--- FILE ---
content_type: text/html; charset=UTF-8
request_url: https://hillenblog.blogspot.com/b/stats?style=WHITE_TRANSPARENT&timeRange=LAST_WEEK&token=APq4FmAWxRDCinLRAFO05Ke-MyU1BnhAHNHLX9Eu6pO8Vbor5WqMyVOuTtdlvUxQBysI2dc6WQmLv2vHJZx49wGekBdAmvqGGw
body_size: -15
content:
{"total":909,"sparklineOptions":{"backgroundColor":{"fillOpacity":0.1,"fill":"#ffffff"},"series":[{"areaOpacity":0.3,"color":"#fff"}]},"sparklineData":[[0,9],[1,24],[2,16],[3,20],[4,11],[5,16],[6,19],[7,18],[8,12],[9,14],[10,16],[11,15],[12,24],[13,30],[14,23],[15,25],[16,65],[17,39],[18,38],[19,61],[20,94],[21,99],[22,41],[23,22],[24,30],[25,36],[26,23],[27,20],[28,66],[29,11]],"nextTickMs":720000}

++++++

DIRECTIONS FOR THIS TASK: Find the line with "body_size: -15" in the listing above, then write out that line and each remaining line exactly, with no other text.

RESULT FOR THIS EXERCISE:
body_size: -15
content:
{"total":909,"sparklineOptions":{"backgroundColor":{"fillOpacity":0.1,"fill":"#ffffff"},"series":[{"areaOpacity":0.3,"color":"#fff"}]},"sparklineData":[[0,9],[1,24],[2,16],[3,20],[4,11],[5,16],[6,19],[7,18],[8,12],[9,14],[10,16],[11,15],[12,24],[13,30],[14,23],[15,25],[16,65],[17,39],[18,38],[19,61],[20,94],[21,99],[22,41],[23,22],[24,30],[25,36],[26,23],[27,20],[28,66],[29,11]],"nextTickMs":720000}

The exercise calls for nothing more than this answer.